Au-delà du recyclage, la réglementation met un accent nouveau sur la seconde vie des batteries. Elle exige qu’un pourcentage minimal d’accumulateurs des moyens de transport légers fasse l’objet de réemploi, réaffectation ou remanufacturage : 2 % pour 2027 et 5 % à horizon 2030. Bien que ces chiffres puissent sembler modestes, Alban Régnier (VoltR) et Emmanuel Toussaint-Dauvergne (Batribox) soulignent l’ampleur de l’organisation et des infrastructures nécessaires pour les atteindre, comme en témoigne leur usine pilote.
Les Scénarios de la Seconde Vie : deux Voies Distinctes
Batribox distingue clairement 2 scénarios pour la seconde vie des batteries :
- Réemploi : Préparer des produits à être réutilisés sans prétraitement majeur (contrôle, nettoyage, réparation mineure).
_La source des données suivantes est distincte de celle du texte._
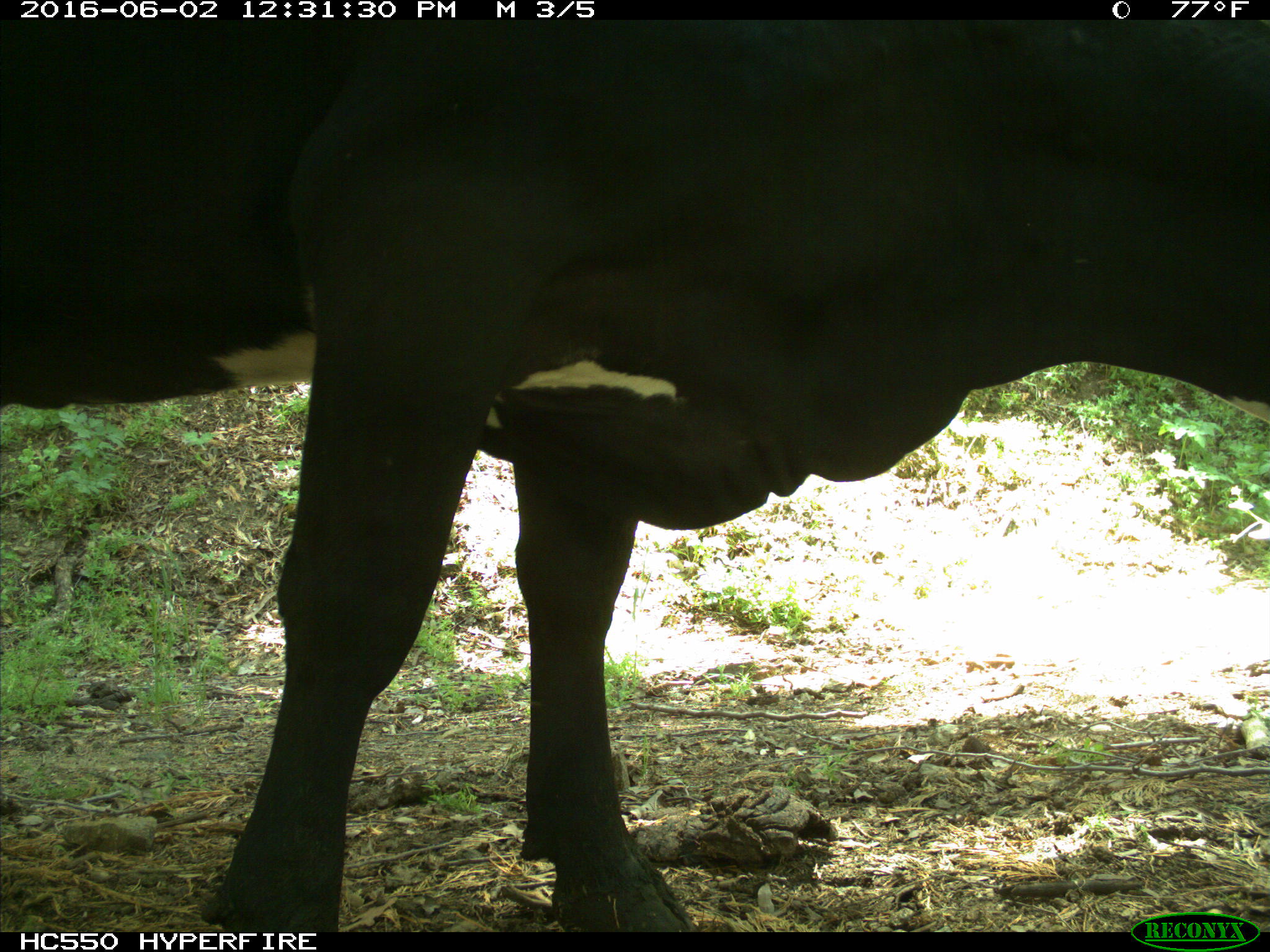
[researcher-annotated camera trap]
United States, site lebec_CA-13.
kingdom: Animalia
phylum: Chordata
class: Mammalia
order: Artiodactyla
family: Bovidae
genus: Bos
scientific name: Bos taurus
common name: domestic cow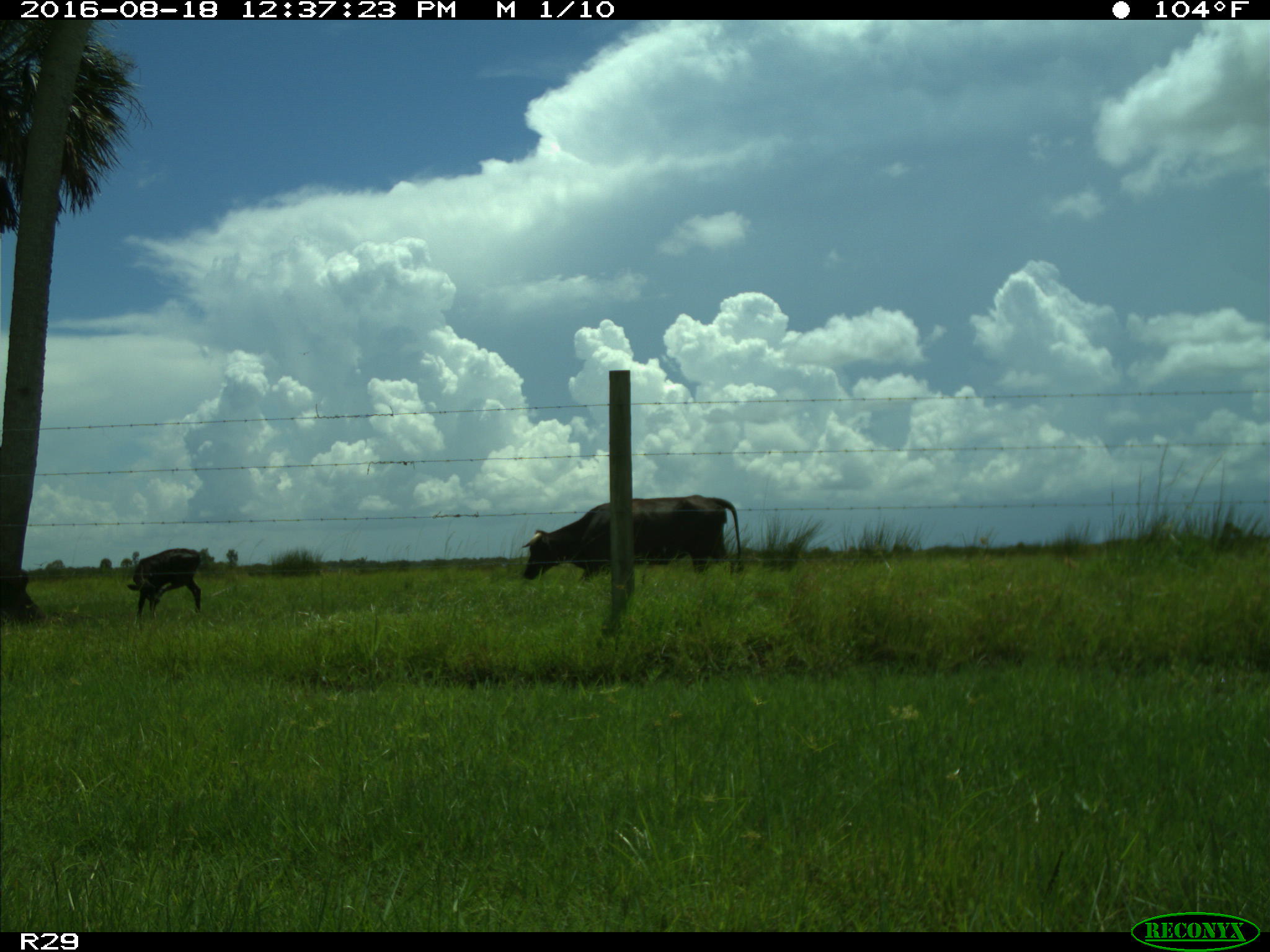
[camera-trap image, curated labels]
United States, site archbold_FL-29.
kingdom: Animalia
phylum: Chordata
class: Mammalia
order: Artiodactyla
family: Bovidae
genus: Bos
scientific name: Bos taurus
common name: domestic cow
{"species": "Bos taurus (domestic cow)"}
La batterie conserve son usage initial.
- Réaffectation et Remanufacturage : Ces deux processus impliquent un démantèlement de la batterie, une analyse approfondie de chaque cellule, et un tri rigoureux en fonction de leur état.
- Le remanufacturage consiste à reformer une batterie pour la “même finalité ou application que celle pour laquelle elle a été initialement conçue”, avec des contraintes strictes d’homogénéité des cellules (tolérance de 3 %) et une capacité énergétique d’au moins 90 % par rapport à l’origine.
- La réaffectation diffère par un nouvel usage pour les cellules, par exemple des cellules de trottinettes utilisées pour un luminaire. Emmanuel Toussaint-Dauvergne souligne que les cellules peuvent suivre “plusieurs fois les schémas de réemploi, remanufacturage et réaffectation” avant leur recyclage final, maximisant leur durée de vie utile.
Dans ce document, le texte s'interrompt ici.